Address https://github.com/archivesunleashed/aut/issues/372 - DRAFT #39

ruebot · 2020-01-16T21:50:31Z

A whole bunch of updates for archivesunleashed/aut#372 (comment)

Partially hits #29.

Resolves #22.

Needs eyes, and testing since I touched so much. I'm probably inconsistent, or have funny mess-ups. Let me know 😄

When y'all approve, I'll squash and merge with a sane commit message.


        Address archivesunleashed/aut#372 - DRAFT


        Add DF results Python section


        Add won't implement language to binary analysis.


        Add won't implement language to standard derivatives.


        Remove index, fix ToC in setting up.


        Update README, add scala df to link analys, add TSV rdd results


        text-analysis scala df


        Add to be implemented; #22

ianmilligan1

Just did a prose review – caught a few things, @ruebot.

I haven't obviously in the few minutes this has been open gone through all of the scripts to test them. Do you want me to do that? (it might take into next week as things are a bit swamped right now)

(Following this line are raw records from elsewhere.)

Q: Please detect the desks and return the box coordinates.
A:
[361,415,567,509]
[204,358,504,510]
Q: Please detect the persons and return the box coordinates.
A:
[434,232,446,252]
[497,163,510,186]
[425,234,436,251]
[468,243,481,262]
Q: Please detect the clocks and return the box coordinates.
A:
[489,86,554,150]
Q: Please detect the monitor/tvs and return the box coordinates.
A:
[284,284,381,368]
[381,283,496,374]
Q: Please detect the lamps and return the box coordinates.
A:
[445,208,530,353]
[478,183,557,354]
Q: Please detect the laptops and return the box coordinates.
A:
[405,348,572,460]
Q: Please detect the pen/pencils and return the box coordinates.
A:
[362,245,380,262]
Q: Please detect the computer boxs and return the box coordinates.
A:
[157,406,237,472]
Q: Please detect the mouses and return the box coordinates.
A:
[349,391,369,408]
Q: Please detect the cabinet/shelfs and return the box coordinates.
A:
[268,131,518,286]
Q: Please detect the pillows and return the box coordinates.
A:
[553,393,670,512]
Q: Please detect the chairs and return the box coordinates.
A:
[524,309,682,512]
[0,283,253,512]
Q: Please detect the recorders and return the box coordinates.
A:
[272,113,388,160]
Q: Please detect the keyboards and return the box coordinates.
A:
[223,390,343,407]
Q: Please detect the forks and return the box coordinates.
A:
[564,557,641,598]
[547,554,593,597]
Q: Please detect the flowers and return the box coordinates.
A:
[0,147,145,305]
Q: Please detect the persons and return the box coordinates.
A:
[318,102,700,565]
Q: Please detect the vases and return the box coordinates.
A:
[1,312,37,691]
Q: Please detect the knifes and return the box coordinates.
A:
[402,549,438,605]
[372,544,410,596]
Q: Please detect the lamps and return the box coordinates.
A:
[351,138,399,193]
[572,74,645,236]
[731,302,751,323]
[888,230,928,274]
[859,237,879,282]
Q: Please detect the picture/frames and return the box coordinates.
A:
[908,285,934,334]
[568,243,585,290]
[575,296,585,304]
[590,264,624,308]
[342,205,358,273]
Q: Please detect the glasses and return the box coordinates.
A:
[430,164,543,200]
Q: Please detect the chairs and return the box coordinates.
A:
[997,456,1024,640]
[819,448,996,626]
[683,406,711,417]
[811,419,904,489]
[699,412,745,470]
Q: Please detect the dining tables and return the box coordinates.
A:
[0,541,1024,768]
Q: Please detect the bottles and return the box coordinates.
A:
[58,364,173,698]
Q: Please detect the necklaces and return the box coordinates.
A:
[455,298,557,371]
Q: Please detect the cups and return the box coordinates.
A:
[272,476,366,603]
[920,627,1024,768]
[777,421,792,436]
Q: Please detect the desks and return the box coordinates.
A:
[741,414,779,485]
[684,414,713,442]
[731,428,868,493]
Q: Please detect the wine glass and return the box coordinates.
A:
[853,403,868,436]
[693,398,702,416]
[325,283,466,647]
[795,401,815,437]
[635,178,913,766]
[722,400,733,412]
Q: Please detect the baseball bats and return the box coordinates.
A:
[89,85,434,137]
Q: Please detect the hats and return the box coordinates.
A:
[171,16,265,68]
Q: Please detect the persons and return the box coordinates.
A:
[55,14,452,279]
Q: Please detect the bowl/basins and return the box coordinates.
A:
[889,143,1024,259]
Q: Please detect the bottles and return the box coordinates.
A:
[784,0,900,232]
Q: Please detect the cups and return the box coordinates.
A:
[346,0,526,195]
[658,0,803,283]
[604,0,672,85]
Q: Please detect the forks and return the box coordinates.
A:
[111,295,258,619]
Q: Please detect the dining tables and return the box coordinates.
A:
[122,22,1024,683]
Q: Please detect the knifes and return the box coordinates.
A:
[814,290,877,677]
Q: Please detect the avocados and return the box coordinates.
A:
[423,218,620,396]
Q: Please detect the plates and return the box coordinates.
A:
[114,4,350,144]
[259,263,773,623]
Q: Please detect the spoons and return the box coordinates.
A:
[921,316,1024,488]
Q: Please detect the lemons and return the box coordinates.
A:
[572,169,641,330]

ianmilligan1 · 2020-01-17T02:47:27Z

current/README.md

@@ -2,17 +2,16 @@

 The Archives Unleashed Toolkit is an open-source platform for analyzing web archives built on [Apache Spark](http://spark.apache.org/), which provides powerful tools for analytics and data processing.

-Most of this documentation is built on [resilient distributed datasets (RDD)](https://spark.apache.org/docs/latest/rdd-programming-guide.html). We are working on adding support for [DataFrames](https://spark.apache.org/docs/latest/sql-programming-guide.html#datasets-and-dataframes). You can read more about this in our experimental [DataFrames section](#dataframes), and at our [[Using the Archives Unleashed Toolkit with PySpark]] tutorial.
+This documentation is centred on a cookbook approach, providing a series of "recipes" for addressing a number of common analytics tasks, and inspiration for your own analysis. We generally provide examples for [resilient distributed datasets (RDD)](https://spark.apache.org/docs/latest/rdd-programming-guide.html) in Scala, and [DataFrames](https://spark.apache.org/docs/latest/sql-programming-guide.html#datasets-and-dataframes) in both Scala and Python. We leave it up to you to choose Scala or Python flavours of Spark.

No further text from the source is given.